DOCUMENT EXCERPT –
11. Section 627.409(1), Representations in applications; warranties., Florida Statutes (2009), states:
(1) Any statement or description made by or on behalf of an insured or annuitant in an application for an insurance policy or annuity contract, or in negotiations for a policy or contract, is a representation and is not a warranty. A misrepresentation, omission, concealment of fact, or incorrect statement may prevent recovery under the contract or policy only if any of the following apply:
(a) The misrepresentation, omission, concealment, or statement is fraudulent or is material either to the acceptance of the risk or to the hazard assumed by the insurer.
(b) If the true facts had been known to the insurer pursuant to a policy requirement or other requirement, the insurer in good faith would not have issued the policy or contract, would not have issued it at the same premium rate, would not have issued a policy or contract in as large an amount, or would not have provided coverage with respect to the hazard resulting in the loss.
12. The right of rescission contained in section 627.409, Florida Statutes, is “an unambiguous codification” of the principal of law that a contract issued on a mutual mistake of fact is subject to being voided. Salgado, 2009 WL 2382408; see also Continental Assurance Co. v. Carroll, 485 So.2d 406 (Fla. 1986) (holding that the plain meaning of Section 627.409, Florida Statutes, requires that where the insurer would have altered the policy’s terms had it known the true facts, or where the misstatement materially affects the risk, even an unintentional misrepresentation in an application for insurance will void the subject policy).

STORED DATA –
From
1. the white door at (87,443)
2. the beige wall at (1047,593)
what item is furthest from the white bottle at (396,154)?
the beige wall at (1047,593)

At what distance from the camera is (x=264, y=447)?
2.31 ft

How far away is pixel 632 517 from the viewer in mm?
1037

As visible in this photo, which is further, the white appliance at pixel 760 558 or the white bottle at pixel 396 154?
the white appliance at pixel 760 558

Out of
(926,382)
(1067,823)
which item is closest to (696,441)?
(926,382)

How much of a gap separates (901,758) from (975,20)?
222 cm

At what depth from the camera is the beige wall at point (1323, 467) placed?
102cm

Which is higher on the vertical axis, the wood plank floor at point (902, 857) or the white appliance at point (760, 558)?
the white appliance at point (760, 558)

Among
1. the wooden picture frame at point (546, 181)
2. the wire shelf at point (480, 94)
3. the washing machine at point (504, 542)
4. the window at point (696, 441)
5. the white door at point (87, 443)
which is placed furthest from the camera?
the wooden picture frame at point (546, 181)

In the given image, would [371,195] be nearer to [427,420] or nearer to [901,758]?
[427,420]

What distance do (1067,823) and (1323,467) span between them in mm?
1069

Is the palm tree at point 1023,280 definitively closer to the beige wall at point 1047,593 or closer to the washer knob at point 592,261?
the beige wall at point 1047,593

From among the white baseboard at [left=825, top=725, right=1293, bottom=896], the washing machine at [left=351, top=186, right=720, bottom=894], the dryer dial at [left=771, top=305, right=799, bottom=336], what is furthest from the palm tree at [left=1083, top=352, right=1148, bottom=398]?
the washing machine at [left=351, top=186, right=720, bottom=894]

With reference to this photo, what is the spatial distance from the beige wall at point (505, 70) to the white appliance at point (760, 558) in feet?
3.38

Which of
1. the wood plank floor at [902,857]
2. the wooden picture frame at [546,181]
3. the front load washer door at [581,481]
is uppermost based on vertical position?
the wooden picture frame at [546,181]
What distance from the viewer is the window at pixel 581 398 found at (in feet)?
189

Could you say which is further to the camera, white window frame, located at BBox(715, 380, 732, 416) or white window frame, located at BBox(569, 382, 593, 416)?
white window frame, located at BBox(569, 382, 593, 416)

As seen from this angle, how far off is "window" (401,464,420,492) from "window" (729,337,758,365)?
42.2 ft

TASKS TO PERFORM –
**A)** From the Florida insurance statute excerpt, extract the stretch from "(b) If the true" through "in the loss.".
**B)** For each statement below, say whether the Florida insurance statute excerpt agrees with it. Answer yes or no, and quote the exact words from the excerpt that decide it.
(i) A statement made in an application for an insurance policy counts as a warranty.
(ii) According to Continental Assurance Co. v. Carroll, even an unintentional misrepresentation in an insurance application will void the policy.
(iii) Continental Assurance Co. v. Carroll was decided in 1986.

EXERCISE SOLUTIONS –
**A)**
(b) If the true facts had been known to the insurer pursuant to a policy requirement or other requirement, the insurer in good faith would not have issued the policy or contract, would not have issued it at the same premium rate, would not have issued a policy or contract in as large an amount, or would not have provided coverage with respect to the hazard resulting in the loss.

**B)**
(i) No: "is a representation and is not a warranty."
(ii) Yes: "even an unintentional misrepresentation in an application for insurance will void the subject policy"
(iii) Yes: "(Fla. 1986)"